По крайней мере, так должно быть.

img_19.png

Решение, надеть на ярмарку короткие джинсовые шорты и пару красных ковбойских сапог, является чисто стратегическим; я не хочу выделяться в опрятном деловом костюме, как будто я, какая-то городская мошенница. Мой кислотно-зелёный гипс меня не украшает, но мама завила мои волосы, и внезапно я стала похожа на Джессику Симпсон начала двухтысячных. Когда я приезжаю на ярмарку и получаю несколько не двусмысленных взглядов от ковбоев FFA, то понимаю, что не прогадала с нарядом. Да, мальчики, эти сапожки определенно созданы для того, чтобы их носили.

Уверена, моя палатка будет хитом. Конечно, у меня до сих пор небольшое похмелье с прошлой ночи и, конечно, организаторы ярмарки засунули меня в никем не занятое место: между палаткой с жареными Твинки (англ. Twinkie – бисквитные пирожные с кремовым наполнителем) и пожилой женщиной, торгующей ослепительными ловцами снов, но я не позволю этому помешать мне. После того, как я скажу доктору Маккормику, что сотни, нет, тысячи людей выстроились в очередь, чтобы измерить свое давление, он осыплет меня комплиментами, прежде чем печально посмотреть на Лукаса. А что он сделал за последнее время?

Я принесла с собой реквизит: небольшой плакат с описанием, как важно следить за здоровьем сердца, который я сняла со стены в смотровом кабинете, и несколько фирменных ручек, которые нашла в нижней части шкафа. Они пыльные и в большинстве из них высохли чернила, но это лучше, чем ничего.

Запах свежеиспеченных Твинки доносится до меня ‒ и на секунду я сомневаюсь в своих силах. К ним уже выстроилась дюжина человек, а на мою палатку даже бегло никто не взглянул. Есть небольшой шанс, что я всё-таки переоценила участие нашей клиники в ярмарке. А от моего плаката «Здоровье сердца» оторвался уголок и теперь завивается на ветру.

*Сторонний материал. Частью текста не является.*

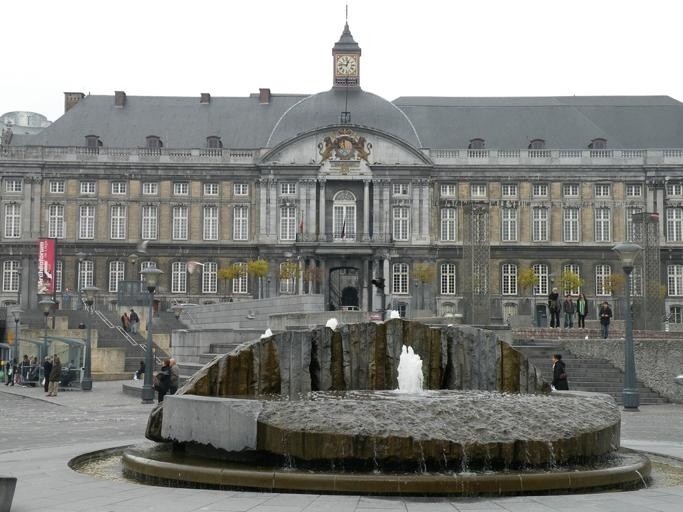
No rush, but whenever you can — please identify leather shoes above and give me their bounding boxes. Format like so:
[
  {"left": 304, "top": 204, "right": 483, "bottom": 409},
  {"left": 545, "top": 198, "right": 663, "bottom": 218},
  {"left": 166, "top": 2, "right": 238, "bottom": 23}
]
[{"left": 5, "top": 384, "right": 14, "bottom": 387}]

Я поворачиваюсь, чтобы поправить плакат и вижу его: Лукаса Тэтчера.

Какого черта он так рано здесь делает?

В записке, которую я ему оставила, было написано: «Палатка №1933, шесть вечера».

Но палатки под №1933 не существует, а ярмарка в пять вечера уже закончится.

— Доброе утро, — говорит он, довольный тем, что не попался в мою ловушку.

— Лукас — киваю я, оценивая его. — Рада, что ты смог прийти.

На его черной бейсбольной кепке и соответствующей ей футболке напечатаны логотипы семейной клиники доктора Маккормика. Он похож на голливудского актера, которому мы заплатили, чтобы он был нашим представителем. На его плечах весят две тяжелые сумки. Он роняет их на стол, и мои ручки разлетаются в стороны.